Chemically lysed samples are pipetted into the sample reservoir of the platform from which negatively charged biomolecules are loaded into the main channel through a thin agar gel by a DC electrical field. This loading process based on the principle of gel electrophoresis efficiently separates molecules of interests from cell debris and positively charged molecules. Loaded molecules are then electro-osmotically transported to the sensor/preconcentration unit which accumulates the negatively charged molecules at the ion exchange particle/membrane sensor, thus allowing specific target molecules to hybridize with probes on the sensor surface. The accumulation of negatively charged molecules in the high continuous flow (~10 microliter/min) at the sensor is achieved with a preconcentration membrane whose concentraton polarization effect introduces a depletion zone in the flow channel, which then acts as a filterless sieve for the target molecules.
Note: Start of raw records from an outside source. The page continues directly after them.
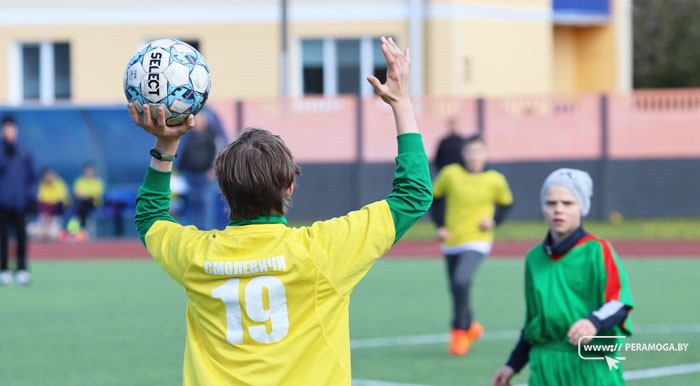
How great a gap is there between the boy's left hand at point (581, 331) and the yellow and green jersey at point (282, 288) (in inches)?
61.4

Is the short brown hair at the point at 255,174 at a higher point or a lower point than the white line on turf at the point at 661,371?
higher

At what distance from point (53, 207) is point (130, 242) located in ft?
5.94

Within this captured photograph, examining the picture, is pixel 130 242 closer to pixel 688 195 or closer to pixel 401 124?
pixel 688 195

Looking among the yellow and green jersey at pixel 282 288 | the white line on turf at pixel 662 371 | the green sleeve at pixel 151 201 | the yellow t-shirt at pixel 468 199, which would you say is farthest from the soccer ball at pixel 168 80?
the yellow t-shirt at pixel 468 199

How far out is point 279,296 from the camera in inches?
156

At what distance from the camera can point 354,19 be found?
29875 millimetres

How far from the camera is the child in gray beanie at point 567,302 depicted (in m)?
5.68

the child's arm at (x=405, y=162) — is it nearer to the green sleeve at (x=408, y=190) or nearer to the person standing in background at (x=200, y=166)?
the green sleeve at (x=408, y=190)

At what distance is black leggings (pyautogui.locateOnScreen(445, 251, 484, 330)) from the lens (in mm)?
10492

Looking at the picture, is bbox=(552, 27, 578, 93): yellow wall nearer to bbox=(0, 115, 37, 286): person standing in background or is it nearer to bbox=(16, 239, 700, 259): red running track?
bbox=(16, 239, 700, 259): red running track

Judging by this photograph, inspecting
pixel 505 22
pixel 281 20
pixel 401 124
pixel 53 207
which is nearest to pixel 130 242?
pixel 53 207

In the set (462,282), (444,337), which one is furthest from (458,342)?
(444,337)

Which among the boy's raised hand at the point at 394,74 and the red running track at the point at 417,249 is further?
the red running track at the point at 417,249

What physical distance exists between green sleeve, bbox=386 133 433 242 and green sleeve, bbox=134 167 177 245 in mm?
803
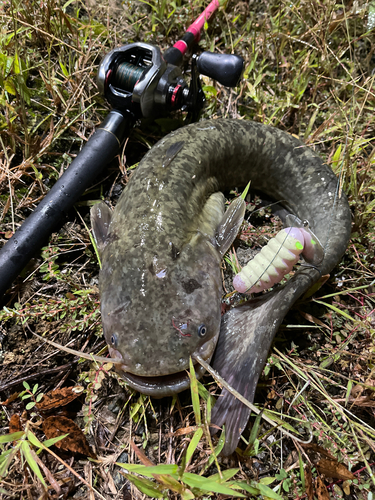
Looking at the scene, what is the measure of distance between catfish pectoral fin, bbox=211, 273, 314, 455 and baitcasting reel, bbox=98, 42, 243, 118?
1.65 meters

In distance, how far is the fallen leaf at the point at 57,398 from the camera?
2160 mm

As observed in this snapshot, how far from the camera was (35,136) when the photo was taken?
117 inches

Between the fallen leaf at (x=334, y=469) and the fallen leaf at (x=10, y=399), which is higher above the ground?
the fallen leaf at (x=10, y=399)

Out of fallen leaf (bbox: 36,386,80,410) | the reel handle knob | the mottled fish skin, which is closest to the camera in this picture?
the mottled fish skin

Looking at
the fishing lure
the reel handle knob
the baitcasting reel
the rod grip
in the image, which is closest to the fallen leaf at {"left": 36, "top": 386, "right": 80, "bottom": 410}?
the rod grip

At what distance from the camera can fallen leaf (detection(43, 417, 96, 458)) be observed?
2055 millimetres

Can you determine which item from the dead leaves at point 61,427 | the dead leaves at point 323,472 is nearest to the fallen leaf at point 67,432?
the dead leaves at point 61,427

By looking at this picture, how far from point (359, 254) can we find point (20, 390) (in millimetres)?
2639

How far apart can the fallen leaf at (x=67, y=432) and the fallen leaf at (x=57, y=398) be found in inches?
3.5

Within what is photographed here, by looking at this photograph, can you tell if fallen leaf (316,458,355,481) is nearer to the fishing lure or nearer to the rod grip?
the fishing lure

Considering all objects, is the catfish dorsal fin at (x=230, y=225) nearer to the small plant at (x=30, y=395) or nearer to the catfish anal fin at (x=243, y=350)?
the catfish anal fin at (x=243, y=350)

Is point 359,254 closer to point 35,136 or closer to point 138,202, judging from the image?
point 138,202

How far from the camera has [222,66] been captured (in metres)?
2.70

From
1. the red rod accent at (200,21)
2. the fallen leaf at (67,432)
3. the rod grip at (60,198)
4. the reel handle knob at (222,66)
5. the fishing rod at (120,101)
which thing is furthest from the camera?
the red rod accent at (200,21)
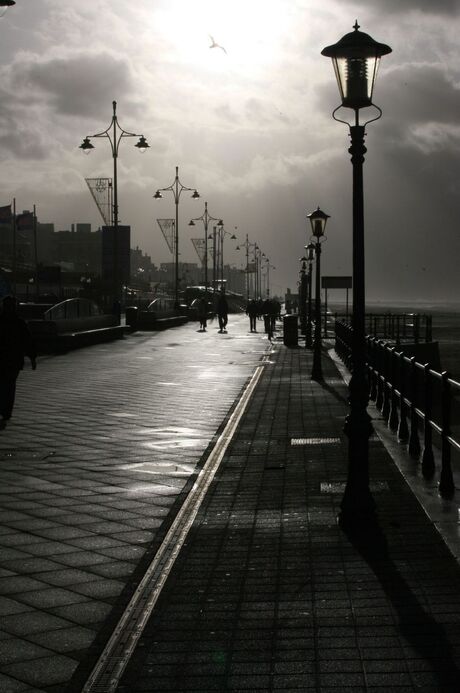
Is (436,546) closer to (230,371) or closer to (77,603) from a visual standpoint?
(77,603)

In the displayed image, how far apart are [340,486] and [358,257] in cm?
221

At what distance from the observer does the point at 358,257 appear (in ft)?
26.4

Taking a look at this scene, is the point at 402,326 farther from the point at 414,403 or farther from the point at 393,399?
the point at 414,403

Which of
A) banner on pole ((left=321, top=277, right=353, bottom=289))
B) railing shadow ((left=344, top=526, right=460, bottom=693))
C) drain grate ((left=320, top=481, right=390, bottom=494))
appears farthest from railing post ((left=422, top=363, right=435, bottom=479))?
banner on pole ((left=321, top=277, right=353, bottom=289))

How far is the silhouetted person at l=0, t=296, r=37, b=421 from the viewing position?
1378 centimetres

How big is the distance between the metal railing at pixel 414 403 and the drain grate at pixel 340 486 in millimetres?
491

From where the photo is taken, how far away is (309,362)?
94.8 feet

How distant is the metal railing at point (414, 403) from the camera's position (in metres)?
8.53

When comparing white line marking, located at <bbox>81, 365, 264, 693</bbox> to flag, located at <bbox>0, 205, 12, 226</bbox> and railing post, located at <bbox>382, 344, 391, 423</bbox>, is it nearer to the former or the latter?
railing post, located at <bbox>382, 344, 391, 423</bbox>

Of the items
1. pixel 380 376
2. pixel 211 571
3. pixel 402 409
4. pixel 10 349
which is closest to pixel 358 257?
pixel 211 571

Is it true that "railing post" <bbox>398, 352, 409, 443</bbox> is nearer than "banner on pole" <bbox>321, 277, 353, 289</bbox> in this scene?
Yes

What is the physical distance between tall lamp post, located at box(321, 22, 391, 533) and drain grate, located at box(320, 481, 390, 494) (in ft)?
3.76

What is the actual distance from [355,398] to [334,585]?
92.5 inches

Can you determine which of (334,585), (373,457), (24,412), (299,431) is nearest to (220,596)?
(334,585)
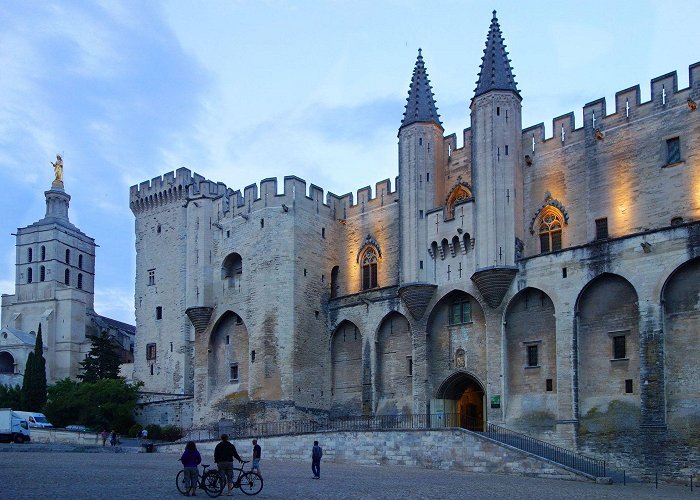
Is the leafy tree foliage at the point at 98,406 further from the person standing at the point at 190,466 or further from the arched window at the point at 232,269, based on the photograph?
the person standing at the point at 190,466

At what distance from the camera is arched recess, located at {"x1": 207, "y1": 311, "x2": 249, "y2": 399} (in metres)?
45.9

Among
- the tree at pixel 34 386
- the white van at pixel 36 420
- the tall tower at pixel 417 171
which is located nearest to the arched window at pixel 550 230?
the tall tower at pixel 417 171

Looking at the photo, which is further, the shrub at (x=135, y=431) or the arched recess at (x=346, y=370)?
the shrub at (x=135, y=431)

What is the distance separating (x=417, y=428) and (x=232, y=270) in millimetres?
17777

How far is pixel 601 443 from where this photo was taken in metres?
32.4

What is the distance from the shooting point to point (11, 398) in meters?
60.4

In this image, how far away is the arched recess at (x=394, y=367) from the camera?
137ft

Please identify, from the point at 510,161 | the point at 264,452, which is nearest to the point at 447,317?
the point at 510,161

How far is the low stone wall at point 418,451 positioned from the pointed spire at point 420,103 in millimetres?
15727

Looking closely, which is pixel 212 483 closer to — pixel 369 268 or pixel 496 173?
pixel 496 173

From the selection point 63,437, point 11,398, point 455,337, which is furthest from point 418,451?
point 11,398

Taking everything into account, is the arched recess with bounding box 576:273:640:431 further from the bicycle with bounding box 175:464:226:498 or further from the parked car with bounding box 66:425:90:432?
the parked car with bounding box 66:425:90:432

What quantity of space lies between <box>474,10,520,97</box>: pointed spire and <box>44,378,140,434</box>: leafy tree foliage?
2774 centimetres

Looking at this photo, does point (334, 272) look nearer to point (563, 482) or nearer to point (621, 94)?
point (621, 94)
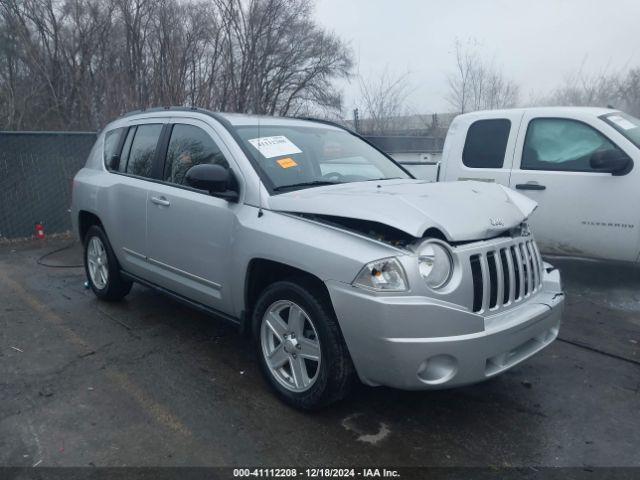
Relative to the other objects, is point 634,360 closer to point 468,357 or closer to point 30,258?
point 468,357

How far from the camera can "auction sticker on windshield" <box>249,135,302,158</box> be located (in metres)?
3.93

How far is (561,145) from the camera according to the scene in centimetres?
575

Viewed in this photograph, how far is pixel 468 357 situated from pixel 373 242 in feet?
2.53

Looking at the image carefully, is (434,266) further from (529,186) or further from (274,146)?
(529,186)

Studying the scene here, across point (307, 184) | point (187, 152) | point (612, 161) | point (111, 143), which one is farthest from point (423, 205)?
point (111, 143)

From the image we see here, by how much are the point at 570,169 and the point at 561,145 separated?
294mm

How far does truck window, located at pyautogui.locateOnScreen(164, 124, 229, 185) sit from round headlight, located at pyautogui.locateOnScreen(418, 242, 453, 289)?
171 cm

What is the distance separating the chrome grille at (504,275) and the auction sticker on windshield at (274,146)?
1.63 metres

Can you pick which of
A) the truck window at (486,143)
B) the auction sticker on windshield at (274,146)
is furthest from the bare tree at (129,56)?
the auction sticker on windshield at (274,146)

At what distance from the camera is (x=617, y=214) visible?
5.36 metres

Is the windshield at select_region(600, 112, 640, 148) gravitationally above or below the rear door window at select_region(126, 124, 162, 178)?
above

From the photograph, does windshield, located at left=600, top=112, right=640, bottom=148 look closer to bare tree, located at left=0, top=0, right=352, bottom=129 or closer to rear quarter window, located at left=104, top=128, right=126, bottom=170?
rear quarter window, located at left=104, top=128, right=126, bottom=170

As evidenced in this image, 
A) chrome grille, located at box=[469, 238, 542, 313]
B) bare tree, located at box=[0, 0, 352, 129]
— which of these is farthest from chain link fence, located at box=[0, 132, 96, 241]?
chrome grille, located at box=[469, 238, 542, 313]

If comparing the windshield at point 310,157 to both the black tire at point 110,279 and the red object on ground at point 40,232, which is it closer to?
the black tire at point 110,279
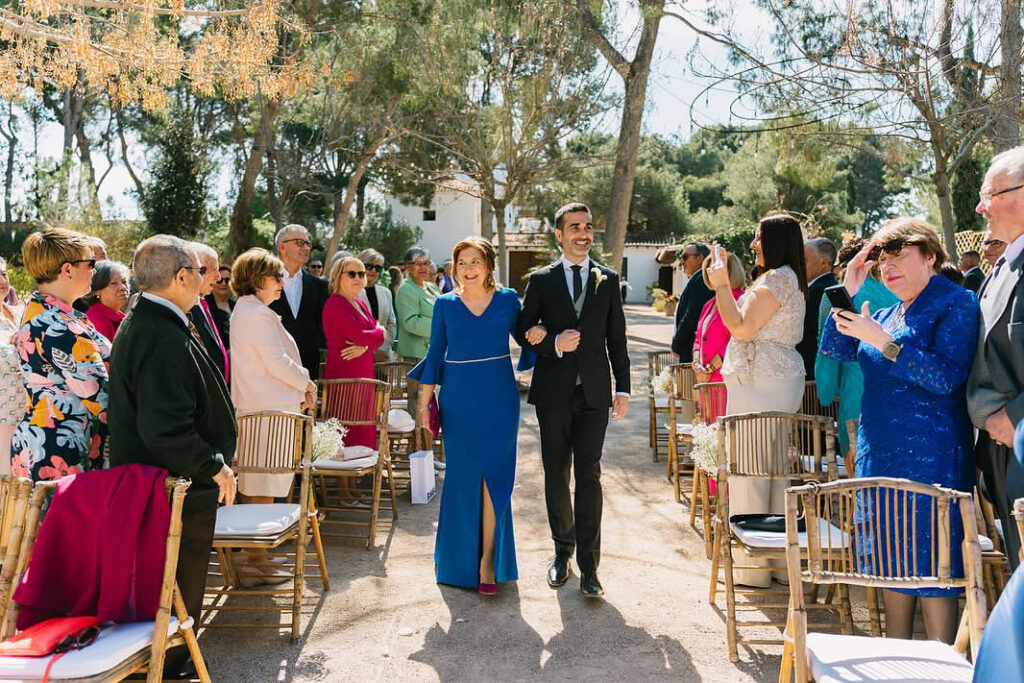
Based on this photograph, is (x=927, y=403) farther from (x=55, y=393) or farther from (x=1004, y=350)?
(x=55, y=393)

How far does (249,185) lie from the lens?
19.4 meters

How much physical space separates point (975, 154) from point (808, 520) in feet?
40.4

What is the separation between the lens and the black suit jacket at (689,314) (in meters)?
7.20

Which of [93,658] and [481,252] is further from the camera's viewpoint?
[481,252]

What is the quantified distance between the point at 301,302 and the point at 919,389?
4710mm

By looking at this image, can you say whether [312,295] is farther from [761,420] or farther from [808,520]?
[808,520]

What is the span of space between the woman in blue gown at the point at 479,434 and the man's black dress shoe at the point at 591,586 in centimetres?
39

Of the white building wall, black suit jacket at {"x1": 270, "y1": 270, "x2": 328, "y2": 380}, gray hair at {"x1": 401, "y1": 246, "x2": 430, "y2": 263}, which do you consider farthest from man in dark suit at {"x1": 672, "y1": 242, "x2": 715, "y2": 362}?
the white building wall

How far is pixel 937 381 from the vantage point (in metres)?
3.07

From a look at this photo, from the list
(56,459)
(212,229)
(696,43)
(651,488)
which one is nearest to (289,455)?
(56,459)

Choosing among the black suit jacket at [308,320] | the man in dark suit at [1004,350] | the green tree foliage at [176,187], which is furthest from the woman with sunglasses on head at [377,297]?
the green tree foliage at [176,187]

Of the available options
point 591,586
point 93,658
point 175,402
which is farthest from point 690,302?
point 93,658

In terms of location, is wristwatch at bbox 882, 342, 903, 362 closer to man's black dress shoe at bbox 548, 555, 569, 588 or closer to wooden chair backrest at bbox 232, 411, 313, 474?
man's black dress shoe at bbox 548, 555, 569, 588

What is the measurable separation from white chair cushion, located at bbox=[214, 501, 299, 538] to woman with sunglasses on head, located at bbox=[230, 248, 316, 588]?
689 millimetres
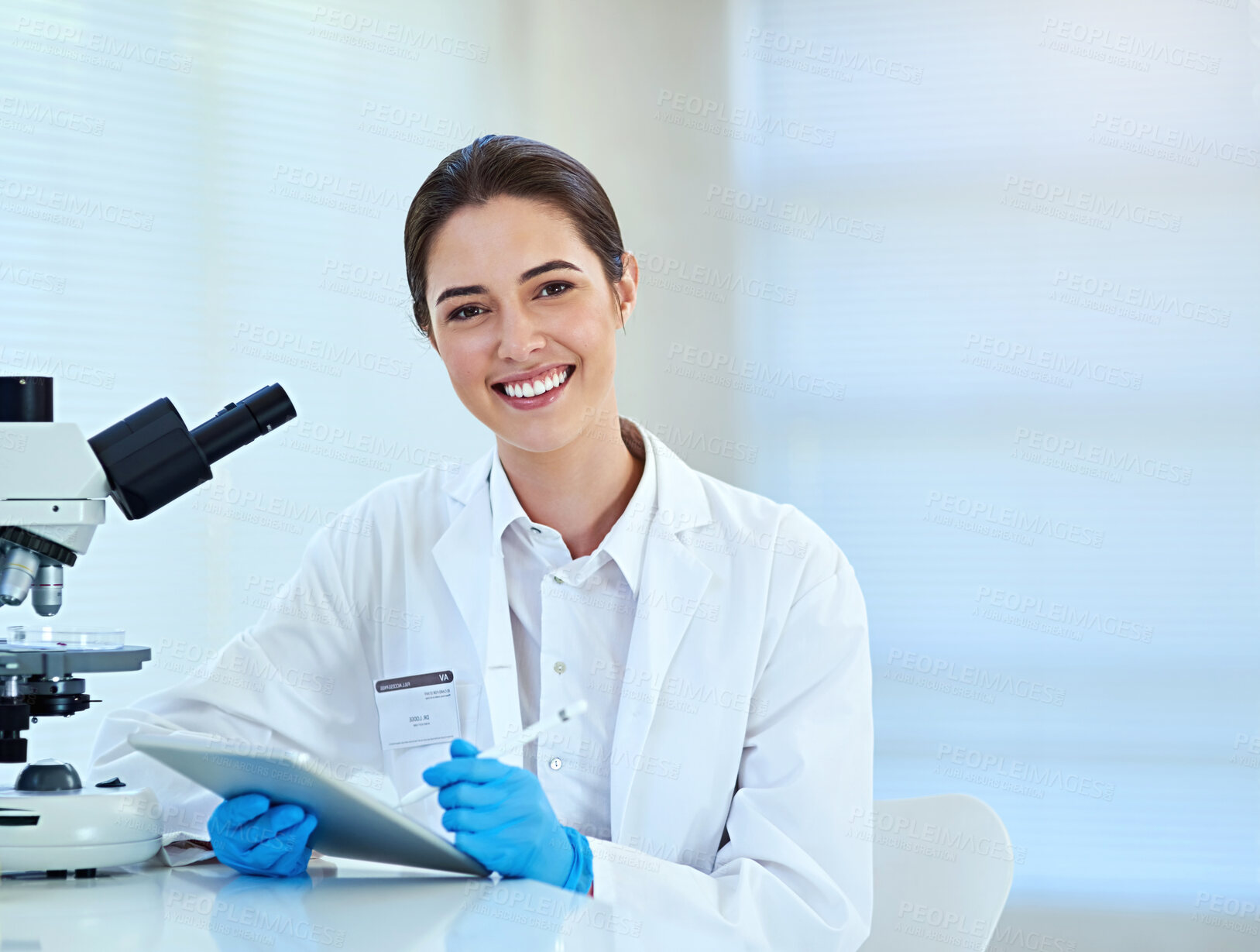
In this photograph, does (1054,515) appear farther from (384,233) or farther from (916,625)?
(384,233)

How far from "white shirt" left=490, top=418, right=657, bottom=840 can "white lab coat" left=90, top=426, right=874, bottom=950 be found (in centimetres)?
3

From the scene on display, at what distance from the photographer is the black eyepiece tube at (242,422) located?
1180 mm

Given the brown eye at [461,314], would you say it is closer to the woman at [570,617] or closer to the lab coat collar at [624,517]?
the woman at [570,617]

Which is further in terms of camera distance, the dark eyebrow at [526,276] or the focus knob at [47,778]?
the dark eyebrow at [526,276]

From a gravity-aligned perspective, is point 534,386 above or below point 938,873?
above

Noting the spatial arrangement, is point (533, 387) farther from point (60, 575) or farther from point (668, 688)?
point (60, 575)

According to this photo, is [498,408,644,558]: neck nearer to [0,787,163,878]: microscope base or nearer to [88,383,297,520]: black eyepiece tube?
[88,383,297,520]: black eyepiece tube

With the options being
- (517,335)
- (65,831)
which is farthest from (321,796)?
(517,335)

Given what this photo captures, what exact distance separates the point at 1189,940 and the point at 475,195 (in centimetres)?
241

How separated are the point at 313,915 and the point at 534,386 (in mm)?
844

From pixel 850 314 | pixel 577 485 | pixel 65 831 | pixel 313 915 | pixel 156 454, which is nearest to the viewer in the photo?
pixel 313 915

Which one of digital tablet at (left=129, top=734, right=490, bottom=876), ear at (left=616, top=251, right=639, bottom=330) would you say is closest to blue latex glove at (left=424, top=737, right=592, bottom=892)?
digital tablet at (left=129, top=734, right=490, bottom=876)

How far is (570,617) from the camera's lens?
1583mm

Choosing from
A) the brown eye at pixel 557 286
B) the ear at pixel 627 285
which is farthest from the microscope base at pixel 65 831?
the ear at pixel 627 285
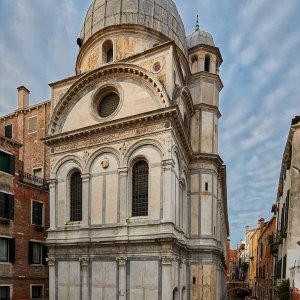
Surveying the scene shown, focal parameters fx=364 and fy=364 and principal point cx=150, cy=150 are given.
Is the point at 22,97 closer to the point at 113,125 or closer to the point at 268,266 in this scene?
the point at 113,125

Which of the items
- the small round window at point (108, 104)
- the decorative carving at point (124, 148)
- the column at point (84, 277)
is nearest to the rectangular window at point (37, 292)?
the column at point (84, 277)

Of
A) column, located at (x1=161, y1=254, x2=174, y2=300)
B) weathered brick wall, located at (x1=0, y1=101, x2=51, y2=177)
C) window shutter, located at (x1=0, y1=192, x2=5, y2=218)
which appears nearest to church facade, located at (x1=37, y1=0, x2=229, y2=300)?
column, located at (x1=161, y1=254, x2=174, y2=300)

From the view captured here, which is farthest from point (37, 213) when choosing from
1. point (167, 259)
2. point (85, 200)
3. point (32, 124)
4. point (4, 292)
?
point (167, 259)

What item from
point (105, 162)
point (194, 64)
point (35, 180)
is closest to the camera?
point (105, 162)

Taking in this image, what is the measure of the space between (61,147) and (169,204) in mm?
8546

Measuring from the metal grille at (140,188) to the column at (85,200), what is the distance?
2869 mm

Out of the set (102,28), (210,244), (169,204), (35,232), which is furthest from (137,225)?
(102,28)

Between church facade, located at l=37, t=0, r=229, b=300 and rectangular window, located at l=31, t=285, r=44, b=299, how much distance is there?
3828 mm

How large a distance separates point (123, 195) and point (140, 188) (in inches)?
40.7

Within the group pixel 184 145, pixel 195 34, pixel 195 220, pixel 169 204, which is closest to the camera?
pixel 169 204

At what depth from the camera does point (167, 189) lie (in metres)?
19.1

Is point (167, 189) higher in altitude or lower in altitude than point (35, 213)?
higher

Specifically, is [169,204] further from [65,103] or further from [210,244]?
[65,103]

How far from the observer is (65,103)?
78.0 feet
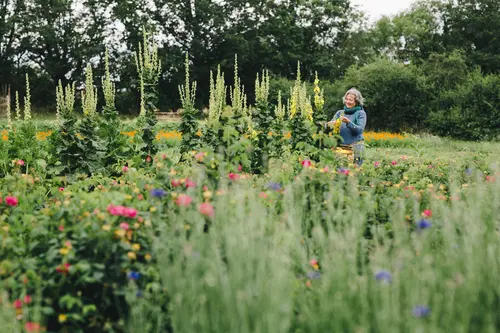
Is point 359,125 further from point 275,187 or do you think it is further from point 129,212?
point 129,212

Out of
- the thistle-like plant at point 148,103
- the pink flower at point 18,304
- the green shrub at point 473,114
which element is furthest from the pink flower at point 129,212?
the green shrub at point 473,114

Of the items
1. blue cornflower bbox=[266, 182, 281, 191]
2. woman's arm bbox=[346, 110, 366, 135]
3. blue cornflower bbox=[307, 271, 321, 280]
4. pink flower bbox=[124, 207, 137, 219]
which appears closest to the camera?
blue cornflower bbox=[307, 271, 321, 280]

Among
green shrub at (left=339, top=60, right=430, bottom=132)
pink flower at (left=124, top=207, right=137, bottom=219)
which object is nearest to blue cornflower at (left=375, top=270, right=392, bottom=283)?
pink flower at (left=124, top=207, right=137, bottom=219)

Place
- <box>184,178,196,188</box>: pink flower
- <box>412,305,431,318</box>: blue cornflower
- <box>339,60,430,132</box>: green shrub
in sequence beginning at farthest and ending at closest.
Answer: <box>339,60,430,132</box>: green shrub
<box>184,178,196,188</box>: pink flower
<box>412,305,431,318</box>: blue cornflower

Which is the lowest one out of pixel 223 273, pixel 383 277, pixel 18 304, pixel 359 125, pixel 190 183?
pixel 18 304

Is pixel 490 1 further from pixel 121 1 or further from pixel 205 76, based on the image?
pixel 121 1

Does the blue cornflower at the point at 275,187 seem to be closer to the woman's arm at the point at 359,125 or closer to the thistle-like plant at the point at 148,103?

The core of the diagnostic platform is a single, positively charged ion exchange particle/membrane used as a sensor. Ionic current through the ion exchange particle/membrane is sensitive to the presence of physisorbed DNA and RNA molecules due to surface charge inversion phenomenon caused by the negative charge of DNA/RNA phosphate-sugar backbone. This rather nonspecific detection mechanism of nucleic acids is rendered specific with covalent attachment of ssDNA oligoprobes complementary to the DNA/RNA targets. The ion current allows qunatification of the hybridized targets which are preferentiall retained with the non-targets being sheared away by the strong continuous flow. Current limit of detection is 1000 RNA molecules in a 10 microliter sample of raw sample, with a dynamic range from microM to fentoM or 103 to 109 targets and a specificity of two mismatched pairs for a 20b RNA.

We will present optimization/fabrication details for each unit of the detection platform and show results for the integrated platform for the detection of long single stranded mRNA and microRNA for  E. Colli in water and oral cancer cells in saliva. We will also discuss future development of multi-target sensing chips.